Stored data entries

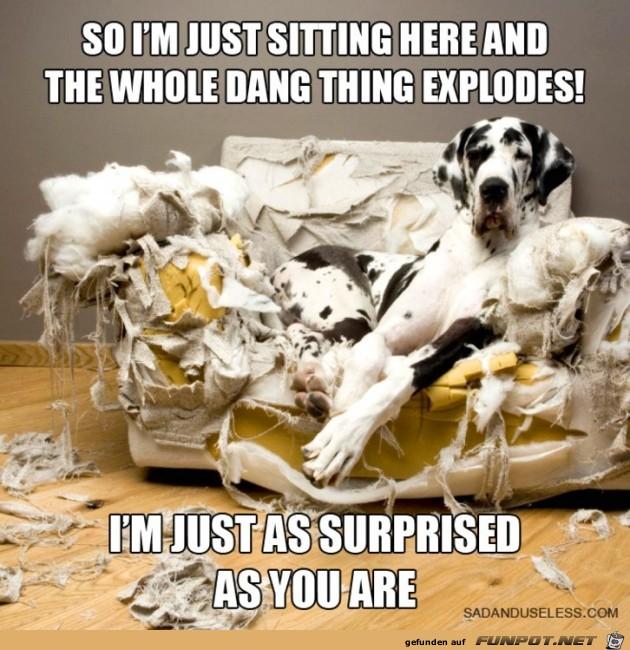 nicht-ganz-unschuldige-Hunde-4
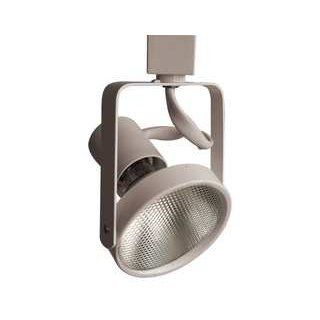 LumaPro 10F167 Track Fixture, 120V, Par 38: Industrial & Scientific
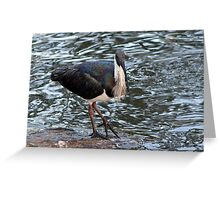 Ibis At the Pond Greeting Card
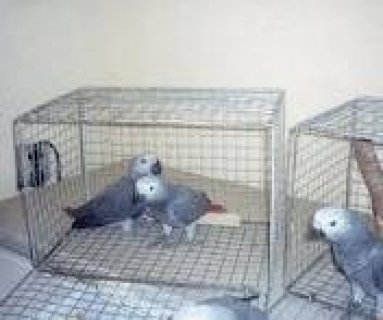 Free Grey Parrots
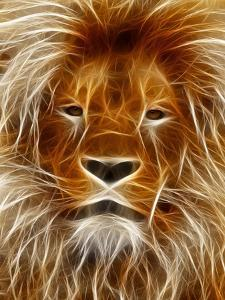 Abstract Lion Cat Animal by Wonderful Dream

§ **TASK INSTRUCTIONS**
What you return should be the entries from above, unchanged and without their images.

§ **ANSWER BOX**
 nicht-ganz-unschuldige-Hunde-4
 LumaPro 10F167 Track Fixture, 120V, Par 38: Industrial & Scientific
 Ibis At the Pond Greeting Card
 Free Grey Parrots
 Abstract Lion Cat Animal by Wonderful Dream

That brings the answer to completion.